Das heißt, Sie sind glücklicher?
Ich glaube schon. Leute, die mich kennen, sagen „Der tut dir so gut“. Und ich bin ganz überrascht, dass man das merkt. Es ist auch ein bisschen wie mit kleinen Kindern. Da regt man sich nicht auf, weil sonst das Kind nervös wird. Ich bin davon abgesehen wieder zum überzeugten Vegetarier geworden. Das war ich früher schon, aber dann habe ich wieder geschwächelt. Jetzt kommt mir kein Fleisch mehr auf den Teller.
Gibt es noch andere Entwicklungsprozesse, die Sie gerne erleben würden?

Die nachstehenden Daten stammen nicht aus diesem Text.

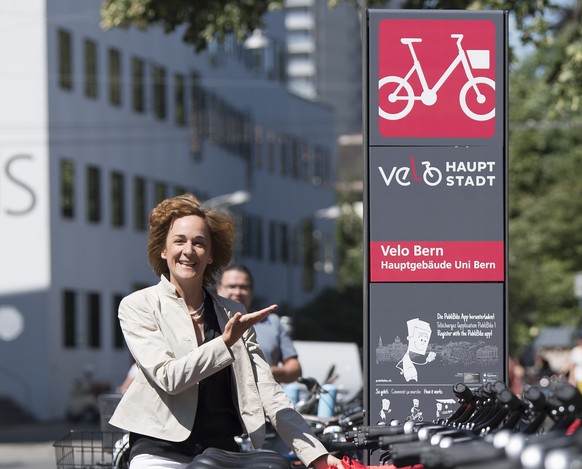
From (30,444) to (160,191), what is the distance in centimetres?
2336

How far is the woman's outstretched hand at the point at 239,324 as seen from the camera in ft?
18.7

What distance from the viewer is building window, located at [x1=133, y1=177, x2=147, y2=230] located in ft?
163

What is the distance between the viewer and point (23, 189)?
42531mm

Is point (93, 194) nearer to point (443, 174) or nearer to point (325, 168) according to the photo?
point (325, 168)

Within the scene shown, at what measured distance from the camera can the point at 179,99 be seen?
5409cm

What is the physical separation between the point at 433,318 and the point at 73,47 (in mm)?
37718

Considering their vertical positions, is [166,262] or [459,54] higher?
[459,54]

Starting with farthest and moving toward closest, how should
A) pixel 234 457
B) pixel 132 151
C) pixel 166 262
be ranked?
pixel 132 151 → pixel 166 262 → pixel 234 457

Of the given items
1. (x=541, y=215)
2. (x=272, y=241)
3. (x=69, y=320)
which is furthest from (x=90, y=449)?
(x=272, y=241)

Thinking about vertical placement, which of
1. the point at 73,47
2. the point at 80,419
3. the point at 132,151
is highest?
the point at 73,47

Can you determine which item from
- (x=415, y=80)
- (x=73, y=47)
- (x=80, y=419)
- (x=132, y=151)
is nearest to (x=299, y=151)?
(x=132, y=151)

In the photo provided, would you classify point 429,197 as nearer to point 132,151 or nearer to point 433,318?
point 433,318

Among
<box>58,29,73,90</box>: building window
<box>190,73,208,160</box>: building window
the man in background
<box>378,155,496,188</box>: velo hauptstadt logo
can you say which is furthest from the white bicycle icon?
<box>190,73,208,160</box>: building window

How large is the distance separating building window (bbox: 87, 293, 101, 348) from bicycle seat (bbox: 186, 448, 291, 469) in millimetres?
39997
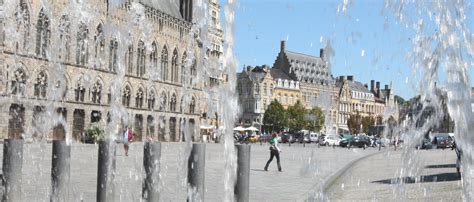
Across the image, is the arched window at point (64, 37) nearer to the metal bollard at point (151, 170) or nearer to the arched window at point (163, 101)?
the arched window at point (163, 101)

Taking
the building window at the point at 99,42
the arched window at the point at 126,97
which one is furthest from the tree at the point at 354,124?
the building window at the point at 99,42

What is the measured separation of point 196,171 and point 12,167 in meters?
1.89

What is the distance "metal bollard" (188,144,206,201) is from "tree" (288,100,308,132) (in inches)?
3750

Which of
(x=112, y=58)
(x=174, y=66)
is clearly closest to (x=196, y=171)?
(x=112, y=58)

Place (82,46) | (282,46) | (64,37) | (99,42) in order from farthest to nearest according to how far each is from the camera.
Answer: (282,46), (99,42), (82,46), (64,37)

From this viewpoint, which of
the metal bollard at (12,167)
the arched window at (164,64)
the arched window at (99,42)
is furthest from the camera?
the arched window at (164,64)

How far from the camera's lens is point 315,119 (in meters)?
111

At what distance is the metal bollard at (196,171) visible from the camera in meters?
6.25

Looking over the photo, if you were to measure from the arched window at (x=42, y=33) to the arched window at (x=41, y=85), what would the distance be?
143 cm

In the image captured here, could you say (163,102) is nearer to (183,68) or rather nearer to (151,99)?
(151,99)

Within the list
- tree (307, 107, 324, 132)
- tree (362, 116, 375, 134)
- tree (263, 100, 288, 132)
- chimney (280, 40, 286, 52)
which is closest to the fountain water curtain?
tree (263, 100, 288, 132)

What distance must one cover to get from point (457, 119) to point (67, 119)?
4104 centimetres

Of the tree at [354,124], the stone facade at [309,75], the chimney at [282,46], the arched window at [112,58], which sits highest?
the chimney at [282,46]

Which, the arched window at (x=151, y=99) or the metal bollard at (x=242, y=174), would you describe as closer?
the metal bollard at (x=242, y=174)
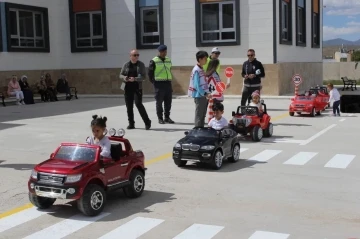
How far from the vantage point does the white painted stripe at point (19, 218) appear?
5871mm

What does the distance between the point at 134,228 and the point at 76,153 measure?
53.3 inches

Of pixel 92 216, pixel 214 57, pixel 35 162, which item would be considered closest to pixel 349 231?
pixel 92 216

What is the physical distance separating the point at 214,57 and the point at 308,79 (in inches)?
807

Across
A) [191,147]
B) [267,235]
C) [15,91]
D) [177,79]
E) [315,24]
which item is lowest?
[267,235]

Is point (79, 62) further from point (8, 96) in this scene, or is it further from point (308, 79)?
point (308, 79)

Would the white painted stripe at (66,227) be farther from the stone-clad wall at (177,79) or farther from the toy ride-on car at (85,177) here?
the stone-clad wall at (177,79)

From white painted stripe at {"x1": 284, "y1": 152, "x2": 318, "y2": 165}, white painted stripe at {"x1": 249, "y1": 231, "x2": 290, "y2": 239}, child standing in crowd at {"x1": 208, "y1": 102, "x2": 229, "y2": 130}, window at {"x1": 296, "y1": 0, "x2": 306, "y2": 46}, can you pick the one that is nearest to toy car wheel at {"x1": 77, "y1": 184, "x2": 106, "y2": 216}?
white painted stripe at {"x1": 249, "y1": 231, "x2": 290, "y2": 239}

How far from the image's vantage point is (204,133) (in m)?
9.03

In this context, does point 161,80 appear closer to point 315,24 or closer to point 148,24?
point 148,24

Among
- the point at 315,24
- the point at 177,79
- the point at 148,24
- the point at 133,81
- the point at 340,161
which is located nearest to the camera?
the point at 340,161

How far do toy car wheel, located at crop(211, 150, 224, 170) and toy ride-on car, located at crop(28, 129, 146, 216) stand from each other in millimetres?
1854

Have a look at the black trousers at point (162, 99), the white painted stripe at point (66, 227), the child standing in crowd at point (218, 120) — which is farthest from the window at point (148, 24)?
the white painted stripe at point (66, 227)

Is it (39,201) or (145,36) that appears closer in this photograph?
(39,201)

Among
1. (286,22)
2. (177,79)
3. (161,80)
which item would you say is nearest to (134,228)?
(161,80)
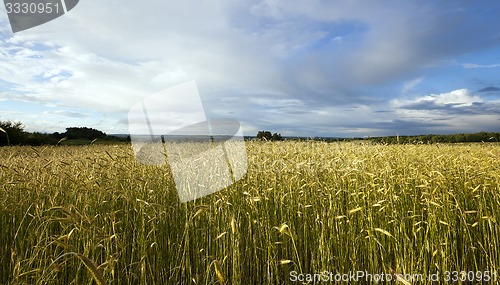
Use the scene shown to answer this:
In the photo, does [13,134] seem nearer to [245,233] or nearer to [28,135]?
[28,135]

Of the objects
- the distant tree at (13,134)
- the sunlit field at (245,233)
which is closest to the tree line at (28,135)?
the distant tree at (13,134)

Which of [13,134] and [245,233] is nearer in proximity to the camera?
[245,233]

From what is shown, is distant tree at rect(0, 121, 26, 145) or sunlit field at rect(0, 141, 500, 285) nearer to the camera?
sunlit field at rect(0, 141, 500, 285)

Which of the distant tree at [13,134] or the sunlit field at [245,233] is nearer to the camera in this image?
the sunlit field at [245,233]

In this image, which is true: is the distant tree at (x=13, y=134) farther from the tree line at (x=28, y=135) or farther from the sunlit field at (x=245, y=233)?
the sunlit field at (x=245, y=233)

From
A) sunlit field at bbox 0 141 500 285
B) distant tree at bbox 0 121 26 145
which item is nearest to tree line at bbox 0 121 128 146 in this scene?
distant tree at bbox 0 121 26 145

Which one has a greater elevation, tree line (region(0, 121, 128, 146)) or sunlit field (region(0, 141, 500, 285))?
tree line (region(0, 121, 128, 146))

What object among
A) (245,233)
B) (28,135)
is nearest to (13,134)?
(28,135)

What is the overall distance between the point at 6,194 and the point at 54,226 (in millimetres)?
1022

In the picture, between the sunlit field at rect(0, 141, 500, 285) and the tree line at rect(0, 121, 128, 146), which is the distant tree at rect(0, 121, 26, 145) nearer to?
the tree line at rect(0, 121, 128, 146)

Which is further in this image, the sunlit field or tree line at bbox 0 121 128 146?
tree line at bbox 0 121 128 146

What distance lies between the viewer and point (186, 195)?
3.99m

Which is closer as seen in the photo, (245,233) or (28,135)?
(245,233)

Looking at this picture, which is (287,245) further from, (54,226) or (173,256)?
(54,226)
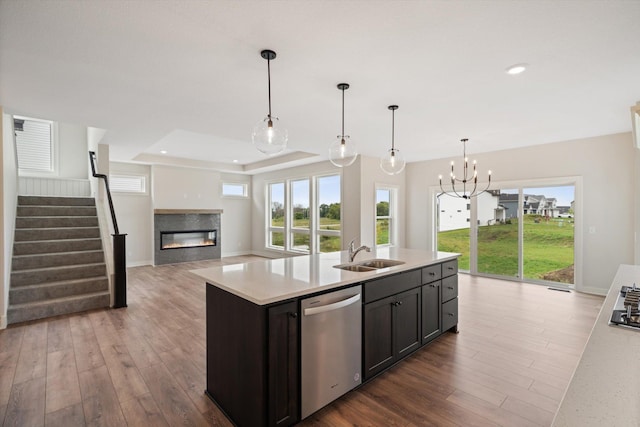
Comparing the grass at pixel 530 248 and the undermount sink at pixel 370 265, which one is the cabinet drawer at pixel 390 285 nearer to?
the undermount sink at pixel 370 265

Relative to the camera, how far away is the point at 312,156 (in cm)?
661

Ich kann noch nicht sagen: Ich liebe mich. Ich finde es immer so schön, wenn Kinder in den amerikanischen Schulen verkünden „Ich liebe meine Mama, meinen Papa, meine Geschwister, und ich liebe mich.“ Wir Europäer finden das oft übertrieben, aber was es eigentlich aussagt, ist schon schön.
Sie wollen diese Selbstliebe noch finden?
Ich arbeite daran. Ich bin eher jemand, der seine Schwächen sieht, anstatt das anzuerkennen, was alles schon geklappt hat. Aber es ist okay. Man muss ja noch Ziele in seinem Leben haben.